SYDNEY, Australia (AP) -- A worn-out looking Juan Antonio Samaranch completed an almost 30-hour trip to Sydney on Monday for what will be his last Olympics as president of the IOC.
The 80-year-old Spaniard flew from Europe via Singapore. He will attend his first function on Wednesday at Olympic Park and then participate in IOC executive board meetings and the 111th IOC session.
Samaranch was ushered through Sydney International Airport by Olympics Minister Michael Knight, head of the Sydney organizing committee, IOC vice president Kevan Gosper and IOC director general Francois Carrard.
Samaranch spoke to reporters long enough to answer three questions, saying he was happy to be back in Sydney and was looking forward to the games. He has spent 20 years and 10 Olympics as head of the IOC.
Asked of any last-minute concerns, Samaranch said only inclement weather could spoil the games, which begin Sept. 15.
"There can be rain, there can be poor weather but Mr. Knight told me the forecast is good," he said. "We know very well that our Australian friends worked very hard over seven years, and I hope they'll get the prize they deserve."
He was helped into a small, white minibus and whisked to the downtown IOC hotel.
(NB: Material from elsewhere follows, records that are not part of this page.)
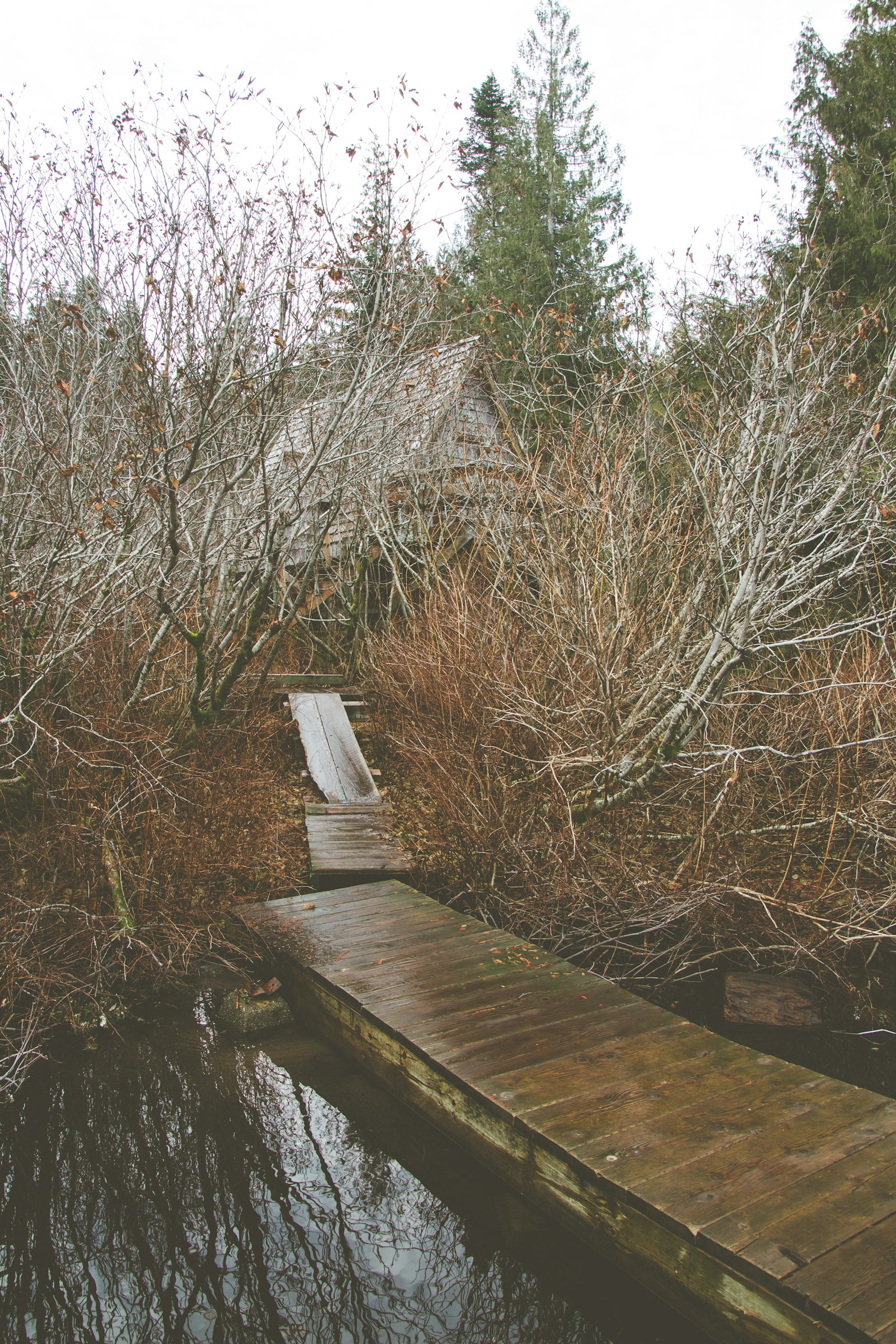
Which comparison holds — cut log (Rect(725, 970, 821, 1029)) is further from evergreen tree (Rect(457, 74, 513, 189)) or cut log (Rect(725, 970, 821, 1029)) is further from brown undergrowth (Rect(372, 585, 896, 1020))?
evergreen tree (Rect(457, 74, 513, 189))

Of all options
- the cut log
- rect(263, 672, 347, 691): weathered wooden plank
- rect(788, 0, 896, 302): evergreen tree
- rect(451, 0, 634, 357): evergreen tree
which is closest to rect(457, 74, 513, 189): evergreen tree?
rect(451, 0, 634, 357): evergreen tree

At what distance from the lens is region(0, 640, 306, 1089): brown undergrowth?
4367 mm

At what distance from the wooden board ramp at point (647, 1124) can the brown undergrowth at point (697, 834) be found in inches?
30.3

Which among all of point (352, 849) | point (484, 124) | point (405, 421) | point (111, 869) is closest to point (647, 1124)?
point (111, 869)

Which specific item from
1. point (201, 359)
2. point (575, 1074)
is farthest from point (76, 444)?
point (575, 1074)

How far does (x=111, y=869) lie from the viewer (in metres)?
4.77

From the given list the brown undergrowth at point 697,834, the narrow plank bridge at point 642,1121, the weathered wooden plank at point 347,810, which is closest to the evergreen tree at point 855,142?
the brown undergrowth at point 697,834

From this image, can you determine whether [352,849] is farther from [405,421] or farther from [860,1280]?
[860,1280]

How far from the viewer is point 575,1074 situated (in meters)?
3.19

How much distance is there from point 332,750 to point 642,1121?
537 centimetres

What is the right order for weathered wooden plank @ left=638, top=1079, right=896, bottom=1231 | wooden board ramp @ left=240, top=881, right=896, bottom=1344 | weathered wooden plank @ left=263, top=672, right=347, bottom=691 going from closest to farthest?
1. wooden board ramp @ left=240, top=881, right=896, bottom=1344
2. weathered wooden plank @ left=638, top=1079, right=896, bottom=1231
3. weathered wooden plank @ left=263, top=672, right=347, bottom=691

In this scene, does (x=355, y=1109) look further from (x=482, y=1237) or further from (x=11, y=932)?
(x=11, y=932)

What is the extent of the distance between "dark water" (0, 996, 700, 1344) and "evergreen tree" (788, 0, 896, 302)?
13.0 m

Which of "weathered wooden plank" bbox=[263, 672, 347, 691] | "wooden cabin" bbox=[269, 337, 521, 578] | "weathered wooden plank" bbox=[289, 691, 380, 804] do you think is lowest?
"weathered wooden plank" bbox=[289, 691, 380, 804]
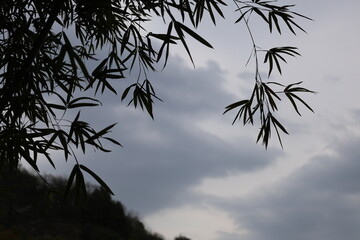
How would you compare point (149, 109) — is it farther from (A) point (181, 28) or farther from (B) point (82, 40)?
(B) point (82, 40)

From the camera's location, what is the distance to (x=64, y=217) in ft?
33.1

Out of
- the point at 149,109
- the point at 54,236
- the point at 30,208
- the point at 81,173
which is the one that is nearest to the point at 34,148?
the point at 81,173

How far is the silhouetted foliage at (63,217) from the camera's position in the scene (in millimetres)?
9289

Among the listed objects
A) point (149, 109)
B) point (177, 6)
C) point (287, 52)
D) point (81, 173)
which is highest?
point (287, 52)

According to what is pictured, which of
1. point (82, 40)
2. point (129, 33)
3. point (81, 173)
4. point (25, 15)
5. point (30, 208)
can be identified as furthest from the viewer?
point (30, 208)

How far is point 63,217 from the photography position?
10.1 m

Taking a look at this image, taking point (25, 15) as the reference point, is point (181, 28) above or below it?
below

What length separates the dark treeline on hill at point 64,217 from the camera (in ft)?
30.5

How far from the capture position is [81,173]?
2391 millimetres

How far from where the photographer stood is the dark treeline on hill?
9.28 metres

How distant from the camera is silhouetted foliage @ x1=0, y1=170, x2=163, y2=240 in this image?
30.5ft

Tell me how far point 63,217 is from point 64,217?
0.8 inches

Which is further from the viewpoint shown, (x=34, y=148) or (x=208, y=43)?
(x=34, y=148)

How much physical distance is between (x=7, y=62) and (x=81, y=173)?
1.06 metres
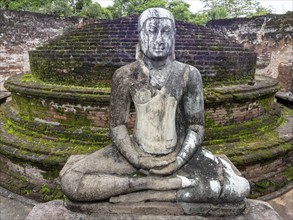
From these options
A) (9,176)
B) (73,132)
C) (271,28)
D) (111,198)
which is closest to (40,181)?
(9,176)

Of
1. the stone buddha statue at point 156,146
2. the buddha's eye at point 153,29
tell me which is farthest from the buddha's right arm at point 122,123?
the buddha's eye at point 153,29

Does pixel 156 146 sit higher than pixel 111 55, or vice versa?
pixel 111 55

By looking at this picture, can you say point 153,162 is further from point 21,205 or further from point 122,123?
point 21,205

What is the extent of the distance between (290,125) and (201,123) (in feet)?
12.9

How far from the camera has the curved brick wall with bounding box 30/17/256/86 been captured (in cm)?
532

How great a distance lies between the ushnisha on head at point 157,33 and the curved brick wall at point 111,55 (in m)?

Police and military teams conducted a late security sweep of Regent Hotel, where the IOC has booked 80 rooms. Samaranch is staying in a suite that reportedly is worth $2,300 a night and includes a butler.
He rates the 1992 Barcelona Games as the best Olympics but has said Sydney has the potential to be even better.
Samaranch has promised to focus on immediate business, stressing he won't be drawn on speculating about his successor.
He will attend board meetings Thursday through Saturday, with the IOC session running Sept. 11-13.
Earlier Monday, Australian Prime Minister John Howard left Australia for the United Nations Millennium Summit in New York. He appealed for Australians to get behind the Olympics and present a welcoming country to the world.
He said he was not concerned about the prospect of a chain of Aboriginal campaigners confronting Olympic visitors during roadside protests Sept. 10-14 near Sydney Airport.
Indigenous activists want to highlight the plight of Australia's most disadvantaged minority. The activists were granted permission Monday to hold protests near the airport following weeks of negotiations with police.